Le maintien de l'ordre est une prérogative de puissance publique qui incombe au représentant du pouvoir exécutif dans le département, en l'occurrence le préfet. Celui-ci dispose de forces de police ou de gendarmerie mises à sa disposition par le ministère de l'intérieur et responsables de l'exécution de la mission qui leur a été confiée, sans autre limite que le refus des ordres manifestement illégaux et le respect des lois. Les autorités habilitées à décider de l'emploi de la force sont le préfet, le sous-préfet, le commandant de police, l'officier de police chef de circonscription, le maire et, depuis l'adoption de la loi sur la gendarmerie de 2009, le commandant de groupement de gendarmerie ou le commandant de compagnie de gendarmerie départementale.

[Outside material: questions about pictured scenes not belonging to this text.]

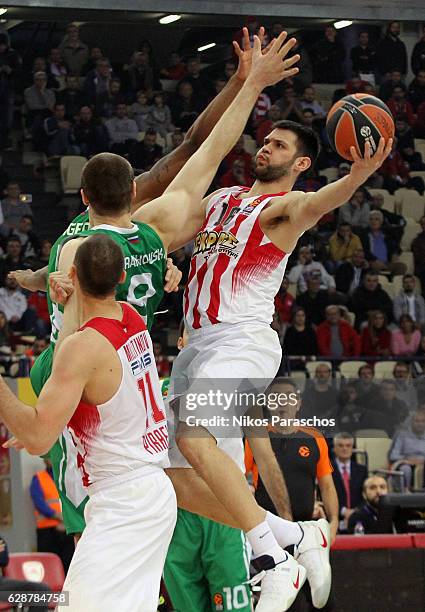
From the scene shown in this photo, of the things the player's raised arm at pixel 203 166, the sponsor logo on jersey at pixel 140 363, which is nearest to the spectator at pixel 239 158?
the player's raised arm at pixel 203 166

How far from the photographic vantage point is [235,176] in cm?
1880

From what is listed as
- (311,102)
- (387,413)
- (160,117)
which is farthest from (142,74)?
(387,413)

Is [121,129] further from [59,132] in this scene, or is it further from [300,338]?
[300,338]

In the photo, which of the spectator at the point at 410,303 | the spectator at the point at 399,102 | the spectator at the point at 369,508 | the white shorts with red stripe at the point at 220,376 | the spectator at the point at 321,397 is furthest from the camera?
the spectator at the point at 399,102

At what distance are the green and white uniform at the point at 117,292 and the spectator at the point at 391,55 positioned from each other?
1626 centimetres

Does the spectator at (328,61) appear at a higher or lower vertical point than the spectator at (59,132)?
higher

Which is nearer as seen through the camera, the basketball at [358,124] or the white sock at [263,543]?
the white sock at [263,543]

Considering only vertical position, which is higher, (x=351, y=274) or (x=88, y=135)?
(x=88, y=135)

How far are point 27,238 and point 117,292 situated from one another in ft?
35.8

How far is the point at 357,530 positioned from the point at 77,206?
9592 mm

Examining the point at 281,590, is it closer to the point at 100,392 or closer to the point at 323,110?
the point at 100,392

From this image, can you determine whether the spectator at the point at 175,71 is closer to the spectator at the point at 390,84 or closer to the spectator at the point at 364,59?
the spectator at the point at 364,59

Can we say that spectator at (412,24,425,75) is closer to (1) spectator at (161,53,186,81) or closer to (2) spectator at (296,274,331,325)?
(1) spectator at (161,53,186,81)

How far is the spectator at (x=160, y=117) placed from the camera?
19922mm
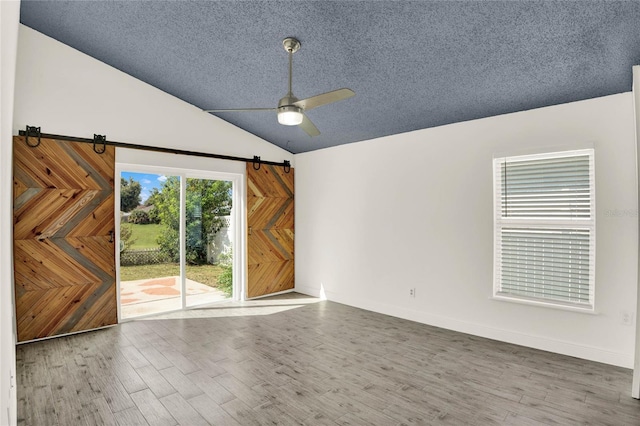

Quelle qu'elle soit, l'autorité qui décide du recours à la force en vue de dissiper un attroupement doit être présente sur les lieux « en vue le cas échéant de décider de l'emploi de la force après sommation », comme le prévoit l'article R211-21 du code de la sécurité intérieure.

Cette obligation soulève deux interrogations. La première tient à la permanence de la présence de l'autorité civile, si les troubles s'inscrivent dans la durée. Les opérations de maintien de l'ordre peuvent durer tantôt quelques heures tantôt des jours, voire des semaines, sinon plus. La seconde interrogation découle du fait que l'article R211-21, qui vise la décision initiale d'engagement de la force, n'évoque pas l'évolution de la situation. Or, aux termes de l'article R211-13 du code de la sécurité intérieure, « la force déployée doit être proportionnée au trouble à faire cesser et son emploi doit prendre fin si celui-ci a cessé », ce qui suppose que le contrôle de l'autorité habilitée soit effectif et permanent du début à la fin de l'opération.

Cette double interrogation devrait conduire à préciser le rôle de l'autorité civile et à prévoir sa présence permanente auprès du commandant de la force publique tout au long de l'opération.

Encore un mot, pour répondre à votre question liminaire : oui, il est toujours possible d'améliorer le maintien de l'ordre public.